Figure 5.. PI3Ki/MEKi/PORCNi combination therapy suppresses lactate production from PTEN/p53-deficient GEM tumor-derived PC cells and secondary histone lactylation within activated TAM, resulting in enhanced TAM phagocytosis.

(A) AC1/SC1 cells were treated with copanlisib (C, 100 nM), trametinib (T, 5 nM), LGK`974 (L, 50 nM) or their combination for 72 hours. For mechanistic dissection, lactate (lac, 100 nmol/<sub>μ</sub>L) and LGK`974 (eL, 50nM) were added to the CM collected after C+T+L and C+T treatments of AC1/SC1 cells, respectively. FACS-sorted TAM were incubated with the indicated CM for 24 hours followed by co-culture with CTV dye stained-AC1/SC1 cells for 2 hours. (B) Bar graphs demonstrate fold change (FC) in histone lactylation and phagocytic activity of MHC-II^hi/PD-1^hi/lo expressing TAM, relative to untreated group. n = 2 independent experiments. Significances/p-values were calculated by one-way ANOVA and indicated as follows, ***p<0.001.

Figure 6.. Intermittent long-term dosing of PI3Ki + MEKi + PORCNi results in tumor clearance of established tumors and significant prolongation of survival in Pb-Cre;PTEN^fl/fl Trp53^fl/fl mice.

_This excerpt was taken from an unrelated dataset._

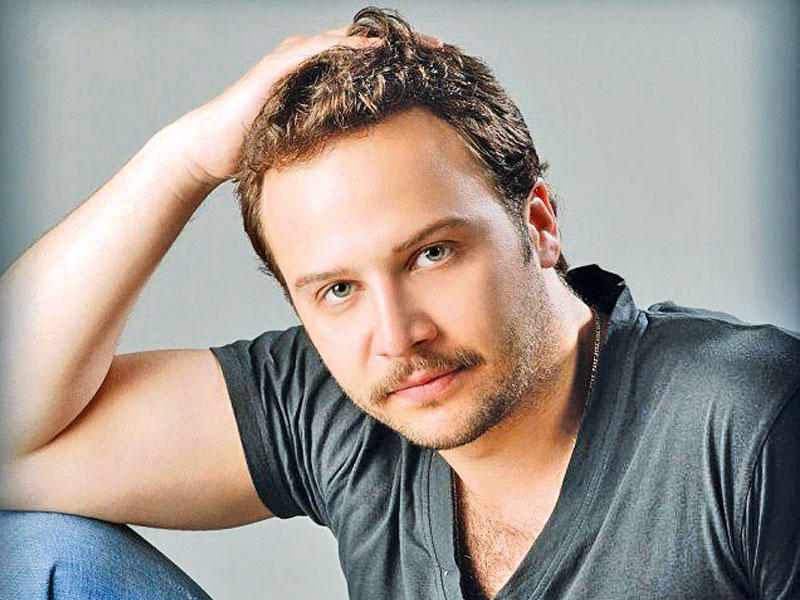 Poster - Maxim Khalil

(A) Schema illustrating Pb-Cre;PTEN^fl/fl Trp53^fl/fl mice dosed intermittently with copanlisib (C, 14 mg/kg, iv, every alternate day) + trametinib (T, 3 mg/kg, po, every day) + LGK`974 (L, 3 mg/kg, po, every day). (B) Kaplan-Meier survival curves were plotted for C+T+L treatment, relative to untreated control. (C) Tumors were harvested following short-term and long-term C+T+L treatment, and representative histopathologic H&E staining of formalin-fixed paraffin-embedded tissue is depicted. (D) Model illustrating the decrease in lactate production from PTEN/p53-deficient PC cells in response to PI3Ki+MEKi+PORCNi treatment suppresses histone lactylation and enhances phagocytosis of PC cells within activated TAM. n=3 mice per group. Significances/p-values were calculated by Log-rank test and indicated as follows, *p<0.05.